SUPPLIED RECORDS: Begin

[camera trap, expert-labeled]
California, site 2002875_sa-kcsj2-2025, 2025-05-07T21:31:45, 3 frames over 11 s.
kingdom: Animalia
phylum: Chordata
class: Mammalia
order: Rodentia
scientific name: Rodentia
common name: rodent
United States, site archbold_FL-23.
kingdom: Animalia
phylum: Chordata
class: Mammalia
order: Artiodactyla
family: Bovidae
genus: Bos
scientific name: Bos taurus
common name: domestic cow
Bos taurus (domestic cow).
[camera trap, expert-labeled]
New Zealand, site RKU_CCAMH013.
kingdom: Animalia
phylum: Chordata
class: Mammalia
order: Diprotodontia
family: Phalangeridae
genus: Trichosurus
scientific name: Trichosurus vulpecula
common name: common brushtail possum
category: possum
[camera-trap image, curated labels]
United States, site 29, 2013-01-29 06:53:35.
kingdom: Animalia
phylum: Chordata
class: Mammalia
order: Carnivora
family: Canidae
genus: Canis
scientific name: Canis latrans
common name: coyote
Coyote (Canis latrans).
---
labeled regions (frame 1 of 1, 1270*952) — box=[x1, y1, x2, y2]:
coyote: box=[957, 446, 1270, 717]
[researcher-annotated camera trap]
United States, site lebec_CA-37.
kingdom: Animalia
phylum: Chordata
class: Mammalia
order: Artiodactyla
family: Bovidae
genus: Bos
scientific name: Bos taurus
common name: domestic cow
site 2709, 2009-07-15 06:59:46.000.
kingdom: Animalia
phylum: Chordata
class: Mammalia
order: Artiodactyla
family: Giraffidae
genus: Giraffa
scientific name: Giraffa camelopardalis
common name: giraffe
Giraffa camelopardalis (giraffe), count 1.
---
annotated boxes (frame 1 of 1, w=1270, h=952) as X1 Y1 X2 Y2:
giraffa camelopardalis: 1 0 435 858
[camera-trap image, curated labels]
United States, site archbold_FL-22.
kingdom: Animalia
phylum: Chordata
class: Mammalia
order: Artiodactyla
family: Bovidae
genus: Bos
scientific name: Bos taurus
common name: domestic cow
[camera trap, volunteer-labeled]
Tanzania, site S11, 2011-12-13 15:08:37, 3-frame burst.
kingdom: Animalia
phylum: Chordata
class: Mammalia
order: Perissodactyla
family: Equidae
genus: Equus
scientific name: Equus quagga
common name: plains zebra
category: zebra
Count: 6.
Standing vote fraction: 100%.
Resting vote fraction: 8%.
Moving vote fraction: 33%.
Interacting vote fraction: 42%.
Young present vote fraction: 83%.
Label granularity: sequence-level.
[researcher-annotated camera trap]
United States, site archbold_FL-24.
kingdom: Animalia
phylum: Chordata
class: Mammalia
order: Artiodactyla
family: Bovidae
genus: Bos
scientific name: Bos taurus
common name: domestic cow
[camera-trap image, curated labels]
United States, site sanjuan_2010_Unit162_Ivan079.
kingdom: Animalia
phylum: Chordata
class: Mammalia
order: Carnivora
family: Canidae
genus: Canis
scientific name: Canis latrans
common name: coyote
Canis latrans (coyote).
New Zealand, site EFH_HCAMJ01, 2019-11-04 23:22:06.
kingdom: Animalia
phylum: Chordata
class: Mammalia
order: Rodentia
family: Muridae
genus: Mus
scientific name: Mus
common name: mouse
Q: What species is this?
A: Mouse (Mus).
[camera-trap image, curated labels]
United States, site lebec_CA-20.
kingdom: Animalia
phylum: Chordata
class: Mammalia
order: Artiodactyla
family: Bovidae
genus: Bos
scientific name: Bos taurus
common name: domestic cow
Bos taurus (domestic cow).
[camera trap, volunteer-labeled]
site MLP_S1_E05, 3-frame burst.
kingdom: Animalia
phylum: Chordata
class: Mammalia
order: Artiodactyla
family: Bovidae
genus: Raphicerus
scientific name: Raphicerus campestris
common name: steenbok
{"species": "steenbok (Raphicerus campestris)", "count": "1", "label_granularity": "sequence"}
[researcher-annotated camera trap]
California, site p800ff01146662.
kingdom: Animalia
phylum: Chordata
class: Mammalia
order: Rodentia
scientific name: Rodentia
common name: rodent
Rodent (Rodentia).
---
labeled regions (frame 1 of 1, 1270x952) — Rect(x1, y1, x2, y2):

SUPPLIED RECORDS: End

> **EXERCISE DETAILS**:
The answer is all of the material, given again exactly.

> **SOLUTION TO THIS TASK**:
[camera trap, expert-labeled]
California, site 2002875_sa-kcsj2-2025, 2025-05-07T21:31:45, 3 frames over 11 s.
kingdom: Animalia
phylum: Chordata
class: Mammalia
order: Rodentia
scientific name: Rodentia
common name: rodent
United States, site archbold_FL-23.
kingdom: Animalia
phylum: Chordata
class: Mammalia
order: Artiodactyla
family: Bovidae
genus: Bos
scientific name: Bos taurus
common name: domestic cow
Bos taurus (domestic cow).
[camera trap, expert-labeled]
New Zealand, site RKU_CCAMH013.
kingdom: Animalia
phylum: Chordata
class: Mammalia
order: Diprotodontia
family: Phalangeridae
genus: Trichosurus
scientific name: Trichosurus vulpecula
common name: common brushtail possum
category: possum
[camera-trap image, curated labels]
United States, site 29, 2013-01-29 06:53:35.
kingdom: Animalia
phylum: Chordata
class: Mammalia
order: Carnivora
family: Canidae
genus: Canis
scientific name: Canis latrans
common name: coyote
Coyote (Canis latrans).
---
labeled regions (frame 1 of 1, 1270*952) — box=[x1, y1, x2, y2]:
coyote: box=[957, 446, 1270, 717]
[researcher-annotated camera trap]
United States, site lebec_CA-37.
kingdom: Animalia
phylum: Chordata
class: Mammalia
order: Artiodactyla
family: Bovidae
genus: Bos
scientific name: Bos taurus
common name: domestic cow
site 2709, 2009-07-15 06:59:46.000.
kingdom: Animalia
phylum: Chordata
class: Mammalia
order: Artiodactyla
family: Giraffidae
genus: Giraffa
scientific name: Giraffa camelopardalis
common name: giraffe
Giraffa camelopardalis (giraffe), count 1.
---
annotated boxes (frame 1 of 1, w=1270, h=952) as X1 Y1 X2 Y2:
giraffa camelopardalis: 1 0 435 858
[camera-trap image, curated labels]
United States, site archbold_FL-22.
kingdom: Animalia
phylum: Chordata
class: Mammalia
order: Artiodactyla
family: Bovidae
genus: Bos
scientific name: Bos taurus
common name: domestic cow
[camera trap, volunteer-labeled]
Tanzania, site S11, 2011-12-13 15:08:37, 3-frame burst.
kingdom: Animalia
phylum: Chordata
class: Mammalia
order: Perissodactyla
family: Equidae
genus: Equus
scientific name: Equus quagga
common name: plains zebra
category: zebra
Count: 6.
Standing vote fraction: 100%.
Resting vote fraction: 8%.
Moving vote fraction: 33%.
Interacting vote fraction: 42%.
Young present vote fraction: 83%.
Label granularity: sequence-level.
[researcher-annotated camera trap]
United States, site archbold_FL-24.
kingdom: Animalia
phylum: Chordata
class: Mammalia
order: Artiodactyla
family: Bovidae
genus: Bos
scientific name: Bos taurus
common name: domestic cow
[camera-trap image, curated labels]
United States, site sanjuan_2010_Unit162_Ivan079.
kingdom: Animalia
phylum: Chordata
class: Mammalia
order: Carnivora
family: Canidae
genus: Canis
scientific name: Canis latrans
common name: coyote
Canis latrans (coyote).
New Zealand, site EFH_HCAMJ01, 2019-11-04 23:22:06.
kingdom: Animalia
phylum: Chordata
class: Mammalia
order: Rodentia
family: Muridae
genus: Mus
scientific name: Mus
common name: mouse
Q: What species is this?
A: Mouse (Mus).
[camera-trap image, curated labels]
United States, site lebec_CA-20.
kingdom: Animalia
phylum: Chordata
class: Mammalia
order: Artiodactyla
family: Bovidae
genus: Bos
scientific name: Bos taurus
common name: domestic cow
Bos taurus (domestic cow).
[camera trap, volunteer-labeled]
site MLP_S1_E05, 3-frame burst.
kingdom: Animalia
phylum: Chordata
class: Mammalia
order: Artiodactyla
family: Bovidae
genus: Raphicerus
scientific name: Raphicerus campestris
common name: steenbok
{"species": "steenbok (Raphicerus campestris)", "count": "1", "label_granularity": "sequence"}
[researcher-annotated camera trap]
California, site p800ff01146662.
kingdom: Animalia
phylum: Chordata
class: Mammalia
order: Rodentia
scientific name: Rodentia
common name: rodent
Rodent (Rodentia).
---
labeled regions (frame 1 of 1, 1270x952) — Rect(x1, y1, x2, y2):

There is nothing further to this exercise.